Deze herfst bracht zowel Vrij Nederland (75 jaar) als Elsevier (70 jaar) een jubileumnummer uit met beschrijvingen van markante landgenoten. In beide bladen kreeg Mansholt een verhaal. De foto was hetzelfde, maar daar hield de overeenkomst op. De manier waarop naar de politicus werd gekeken, vertoonde zelfs geen overlap. Waar Elsevier Mansholts verdiensten beschrijft als minister van Landbouw en Europees commissaris, concentreert Vrij Nederland zich op de ‘bekering’ aan het einde van zijn loopbaan.

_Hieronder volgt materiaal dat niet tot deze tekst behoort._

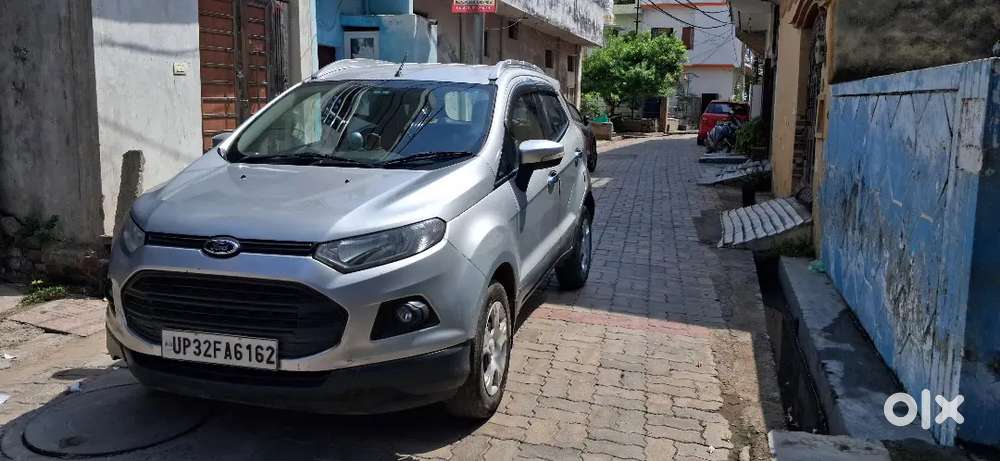 Ford Ecosport 2013 Model Ambiente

Die laatste invalshoek is tegenwoordig het populairst. Zo worden bijvoorbeeld Sicco Mansholtprijzen uitgereikt aan een multifunctionele boer of de duurzaamheidsbeweging Slow Food. De afgelopen twee zomers trok ook een toneelstuk door het land, met Helmert Woudenberg in de rol van de politicus – treffend, sympathiek en met zin voor geschiedenis. Maar wel weer dat éne stukje geschiedenis dat velen het liefst lijken te onthouden: daar waar Mansholt vragen gaat stellen over de wenselijkheid en de gevolgen van schaalvergroting en het uitputten van de aarde. De meeste herdenkers koesteren het beeld van ‘de man die de moed had oude overtuigingen te herzien’, zoals Trouw hem in 1999 beschreef.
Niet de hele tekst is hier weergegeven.